WHAT TO DO
1 - In the abstract on postinflammatory polyps, what other name are these polyps often called?
2 - Pick up the abstract on postinflammatory polyps after its last sentence and write what comes next.

DOCUMENT TEXT
Ayanna E. Lewis, MD1, Julien Kirchgesner, MD, PhD2, Xavier Dray, MD3, Magali Svrcek, MD3, Laurent Beaugerie, MD4
1University of Miami Health System, Miami, FL; 2APHP Saint-Antoine Hospital, Paris, Ile-de-France, France; 3APHP Saint Antoine Hospital, Paris, Ile-de-France, France; 4APHP, Saint Antoine Hospital, Paris, Ile-de-France, France
Introduction: Postinflammatory polyps (PIPs), often referred to as “pseudopolyps,” have previously been associated with an increased risk for colorectal neoplasia (CRN) in inflammatory bowel disease (IBD) patients. This has resulted in some IBD patients with PIPs receiving a more aggressive colorectal cancer (CRC) surveillance strategy. However, newer studies have questioned whether the presence of PIPs increases overall risk for CRN. Recently, a multi-centered retrospective study did not find any association between the presence of PIPs in patients with IBD undergoing CRC surveillance and the development of CRN. We also suspected that PIPs did not confer any increased risk of CRN and speculated that this may in fact be explained by the degree of inflammation in the associated colonic segments. Our study sought to better understand the relationship between the presence of PIPs, colonic inflammation and subsequent risk for development of CRN.

DATASET CONTENT
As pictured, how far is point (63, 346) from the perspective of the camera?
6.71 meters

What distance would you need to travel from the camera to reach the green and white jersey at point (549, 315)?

TASK RESULTS
1 - Pseudopolyps.

2 -
Methods: We performed a retrospective analysis of patients entered from 1/1/1996 to 9/1/2018 in the MICISTA IBD registry at Saint Antoine Hospital in France. Patients were included if they had PIPs on at least one colonoscopy. Those with a questionable IBD diagnosis or without a colon were excluded. Endoscopy reports were divided into 4 segments for analysis. Each segment was then graded according to the number of PIPs identified per segment and the degree of endoscopic inflammation. The corresponding pathology reports were then also reviewed by segment for histological IBD activity using the Nancy histological index. Patients were also compared to a historical cohort of IBD patients without PIPs. Logistical regression was used to identify factors associated with detection of neoplasia in segments with and without PIPs.
Results: 471 IBD patients were identified with a total of 607 endoscopies containing PIPs. 40 patients were found to have CRN. Preliminary analysis did not show any clear association between the presence of PIPs and the subsequent development of colorectal neoplasia.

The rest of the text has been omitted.